# [EXERCISE DIRECTIONS]
Copy every line from the one containing "Researchers investigated whether" through the last line of the records below, both included, and nothing else.

# [EXERCISE MATERIAL]
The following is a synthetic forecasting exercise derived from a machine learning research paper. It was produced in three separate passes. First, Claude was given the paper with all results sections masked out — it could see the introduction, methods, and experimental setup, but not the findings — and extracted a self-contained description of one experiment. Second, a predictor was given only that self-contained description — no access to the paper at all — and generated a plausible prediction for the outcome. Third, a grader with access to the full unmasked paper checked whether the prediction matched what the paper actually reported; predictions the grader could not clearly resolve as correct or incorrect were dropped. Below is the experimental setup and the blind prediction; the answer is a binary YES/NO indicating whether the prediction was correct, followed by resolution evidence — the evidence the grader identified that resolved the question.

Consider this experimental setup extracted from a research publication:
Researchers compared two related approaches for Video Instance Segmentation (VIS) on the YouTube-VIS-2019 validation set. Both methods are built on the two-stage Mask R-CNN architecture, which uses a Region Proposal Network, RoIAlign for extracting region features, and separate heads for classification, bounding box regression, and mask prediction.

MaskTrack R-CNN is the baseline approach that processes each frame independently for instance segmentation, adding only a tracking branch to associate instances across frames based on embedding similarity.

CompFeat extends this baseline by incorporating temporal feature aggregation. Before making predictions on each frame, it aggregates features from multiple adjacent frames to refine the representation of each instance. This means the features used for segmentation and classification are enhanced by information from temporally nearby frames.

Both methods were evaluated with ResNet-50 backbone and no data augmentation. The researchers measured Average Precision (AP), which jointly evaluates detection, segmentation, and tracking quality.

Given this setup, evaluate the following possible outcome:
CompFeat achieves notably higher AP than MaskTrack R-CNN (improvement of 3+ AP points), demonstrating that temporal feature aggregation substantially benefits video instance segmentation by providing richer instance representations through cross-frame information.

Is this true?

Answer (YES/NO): YES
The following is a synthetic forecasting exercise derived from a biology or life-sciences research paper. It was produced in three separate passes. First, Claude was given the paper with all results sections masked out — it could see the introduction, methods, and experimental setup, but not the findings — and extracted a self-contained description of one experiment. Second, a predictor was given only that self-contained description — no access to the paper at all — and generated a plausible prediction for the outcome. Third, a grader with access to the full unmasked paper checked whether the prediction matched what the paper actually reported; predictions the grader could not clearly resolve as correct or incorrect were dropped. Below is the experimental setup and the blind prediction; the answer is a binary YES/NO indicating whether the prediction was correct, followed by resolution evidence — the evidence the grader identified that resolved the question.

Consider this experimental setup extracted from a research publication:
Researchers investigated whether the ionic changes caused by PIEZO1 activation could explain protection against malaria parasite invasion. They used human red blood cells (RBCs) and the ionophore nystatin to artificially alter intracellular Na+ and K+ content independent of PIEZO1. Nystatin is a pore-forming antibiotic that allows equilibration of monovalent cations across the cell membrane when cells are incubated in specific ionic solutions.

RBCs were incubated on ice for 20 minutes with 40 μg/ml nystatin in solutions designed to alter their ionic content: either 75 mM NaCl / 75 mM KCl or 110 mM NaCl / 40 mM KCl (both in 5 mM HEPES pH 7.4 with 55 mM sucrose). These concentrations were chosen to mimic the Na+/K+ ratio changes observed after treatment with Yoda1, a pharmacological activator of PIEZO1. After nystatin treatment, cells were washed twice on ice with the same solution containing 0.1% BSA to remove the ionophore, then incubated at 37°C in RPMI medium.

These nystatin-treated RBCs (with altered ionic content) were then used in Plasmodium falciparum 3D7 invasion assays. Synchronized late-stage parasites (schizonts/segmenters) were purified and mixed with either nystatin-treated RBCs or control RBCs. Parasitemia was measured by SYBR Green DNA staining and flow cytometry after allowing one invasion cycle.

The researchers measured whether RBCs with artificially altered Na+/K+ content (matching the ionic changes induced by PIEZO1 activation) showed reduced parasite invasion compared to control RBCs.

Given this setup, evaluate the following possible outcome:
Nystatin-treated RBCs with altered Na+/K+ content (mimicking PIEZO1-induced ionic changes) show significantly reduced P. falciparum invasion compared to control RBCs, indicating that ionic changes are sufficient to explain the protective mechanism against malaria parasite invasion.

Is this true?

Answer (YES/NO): NO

# [EXERCISE RESPONSE]
Researchers investigated whether the ionic changes caused by PIEZO1 activation could explain protection against malaria parasite invasion. They used human red blood cells (RBCs) and the ionophore nystatin to artificially alter intracellular Na+ and K+ content independent of PIEZO1. Nystatin is a pore-forming antibiotic that allows equilibration of monovalent cations across the cell membrane when cells are incubated in specific ionic solutions.

RBCs were incubated on ice for 20 minutes with 40 μg/ml nystatin in solutions designed to alter their ionic content: either 75 mM NaCl / 75 mM KCl or 110 mM NaCl / 40 mM KCl (both in 5 mM HEPES pH 7.4 with 55 mM sucrose). These concentrations were chosen to mimic the Na+/K+ ratio changes observed after treatment with Yoda1, a pharmacological activator of PIEZO1. After nystatin treatment, cells were washed twice on ice with the same solution containing 0.1% BSA to remove the ionophore, then incubated at 37°C in RPMI medium.

These nystatin-treated RBCs (with altered ionic content) were then used in Plasmodium falciparum 3D7 invasion assays. Synchronized late-stage parasites (schizonts/segmenters) were purified and mixed with either nystatin-treated RBCs or control RBCs. Parasitemia was measured by SYBR Green DNA staining and flow cytometry after allowing one invasion cycle.

The researchers measured whether RBCs with artificially altered Na+/K+ content (matching the ionic changes induced by PIEZO1 activation) showed reduced parasite invasion compared to control RBCs.

Given this setup, evaluate the following possible outcome:
Nystatin-treated RBCs with altered Na+/K+ content (mimicking PIEZO1-induced ionic changes) show significantly reduced P. falciparum invasion compared to control RBCs, indicating that ionic changes are sufficient to explain the protective mechanism against malaria parasite invasion.

Is this true?

Answer (YES/NO): NO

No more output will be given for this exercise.